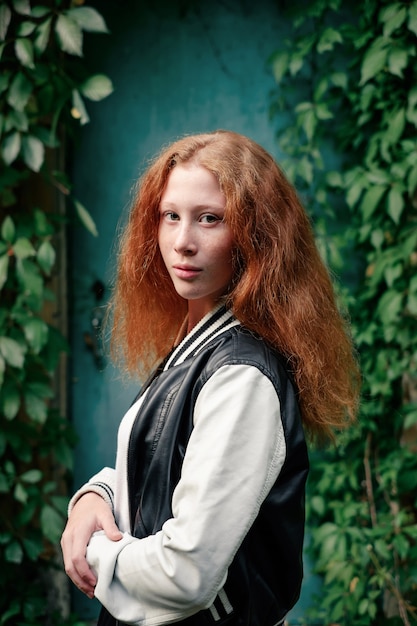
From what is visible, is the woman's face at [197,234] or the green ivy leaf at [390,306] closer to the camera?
the woman's face at [197,234]

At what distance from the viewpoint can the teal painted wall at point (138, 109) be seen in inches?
108

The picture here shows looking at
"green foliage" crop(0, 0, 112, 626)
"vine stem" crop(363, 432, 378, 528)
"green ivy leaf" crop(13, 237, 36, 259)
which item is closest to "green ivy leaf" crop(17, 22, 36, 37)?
"green foliage" crop(0, 0, 112, 626)

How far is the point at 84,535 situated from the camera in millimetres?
1126

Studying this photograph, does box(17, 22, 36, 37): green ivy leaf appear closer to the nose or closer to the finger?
the nose

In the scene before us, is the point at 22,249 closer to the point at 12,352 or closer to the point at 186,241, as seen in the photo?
the point at 12,352

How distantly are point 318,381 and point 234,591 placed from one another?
1.13 feet

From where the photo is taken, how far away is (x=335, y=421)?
1287 mm

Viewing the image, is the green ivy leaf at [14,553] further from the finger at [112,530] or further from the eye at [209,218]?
the eye at [209,218]

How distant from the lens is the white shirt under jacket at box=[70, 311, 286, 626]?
96 centimetres

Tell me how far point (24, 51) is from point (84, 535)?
1601mm

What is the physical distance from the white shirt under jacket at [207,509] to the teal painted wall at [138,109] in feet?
5.67

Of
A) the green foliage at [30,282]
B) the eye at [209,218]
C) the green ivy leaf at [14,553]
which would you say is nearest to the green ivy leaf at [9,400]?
the green foliage at [30,282]

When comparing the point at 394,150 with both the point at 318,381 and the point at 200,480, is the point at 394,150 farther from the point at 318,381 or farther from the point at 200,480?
the point at 200,480

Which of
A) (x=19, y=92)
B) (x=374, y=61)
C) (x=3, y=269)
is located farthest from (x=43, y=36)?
(x=374, y=61)
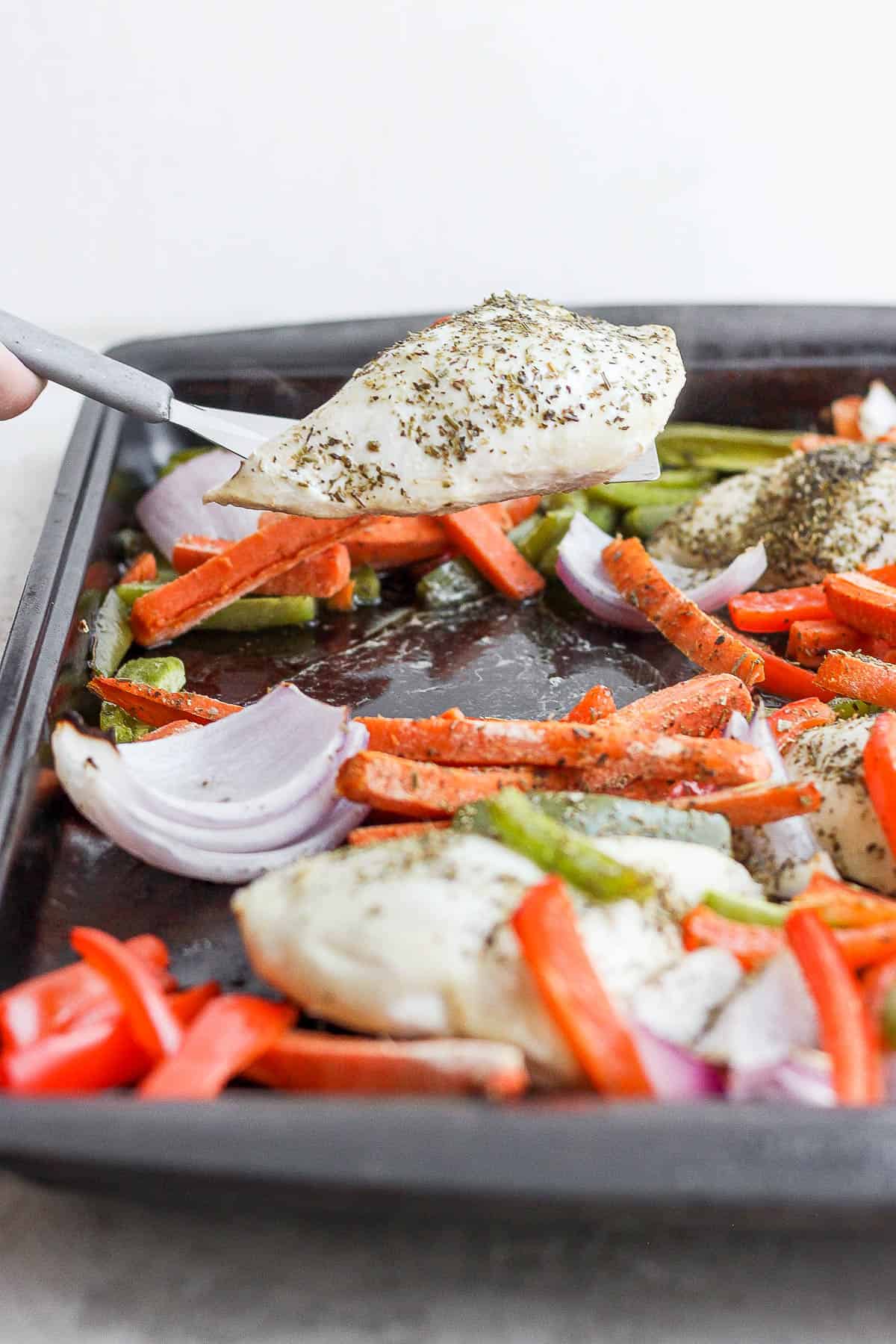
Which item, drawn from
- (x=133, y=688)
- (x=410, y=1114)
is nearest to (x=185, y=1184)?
(x=410, y=1114)

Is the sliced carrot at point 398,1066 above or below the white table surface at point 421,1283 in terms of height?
above

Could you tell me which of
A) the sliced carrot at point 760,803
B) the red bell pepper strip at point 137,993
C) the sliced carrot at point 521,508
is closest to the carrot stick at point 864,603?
the sliced carrot at point 760,803

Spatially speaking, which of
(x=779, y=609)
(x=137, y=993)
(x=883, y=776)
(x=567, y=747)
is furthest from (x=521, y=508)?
(x=137, y=993)

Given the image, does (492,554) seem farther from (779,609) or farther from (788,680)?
(788,680)

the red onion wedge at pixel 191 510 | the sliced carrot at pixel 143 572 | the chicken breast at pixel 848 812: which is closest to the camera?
the chicken breast at pixel 848 812

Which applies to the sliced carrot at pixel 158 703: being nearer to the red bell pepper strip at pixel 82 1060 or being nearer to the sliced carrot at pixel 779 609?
the red bell pepper strip at pixel 82 1060

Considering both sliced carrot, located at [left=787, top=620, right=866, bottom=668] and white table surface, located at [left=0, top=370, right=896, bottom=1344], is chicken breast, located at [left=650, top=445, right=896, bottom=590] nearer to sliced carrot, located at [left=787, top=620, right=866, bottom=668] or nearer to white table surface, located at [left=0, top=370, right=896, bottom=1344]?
sliced carrot, located at [left=787, top=620, right=866, bottom=668]

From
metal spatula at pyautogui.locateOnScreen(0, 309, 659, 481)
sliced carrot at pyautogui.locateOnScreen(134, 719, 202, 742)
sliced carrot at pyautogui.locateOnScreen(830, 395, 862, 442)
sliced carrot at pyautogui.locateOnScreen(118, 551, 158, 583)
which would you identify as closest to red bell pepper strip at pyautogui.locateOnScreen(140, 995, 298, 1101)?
sliced carrot at pyautogui.locateOnScreen(134, 719, 202, 742)
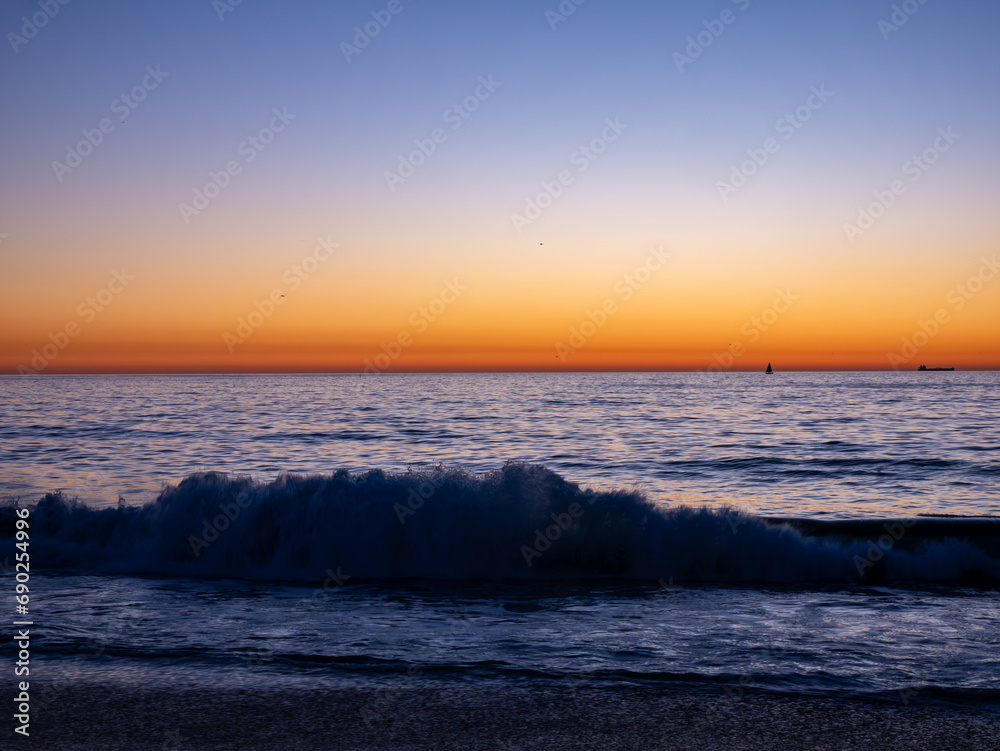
================
* REQUIREMENTS
Collect every line of the records that contains the word "bottom". Case counts.

* FINAL ANSWER
Considering both sliced carrot, located at [left=787, top=620, right=866, bottom=668] and white table surface, located at [left=0, top=370, right=896, bottom=1344], is chicken breast, located at [left=650, top=445, right=896, bottom=590] nearer to sliced carrot, located at [left=787, top=620, right=866, bottom=668] or nearer to white table surface, located at [left=0, top=370, right=896, bottom=1344]?
sliced carrot, located at [left=787, top=620, right=866, bottom=668]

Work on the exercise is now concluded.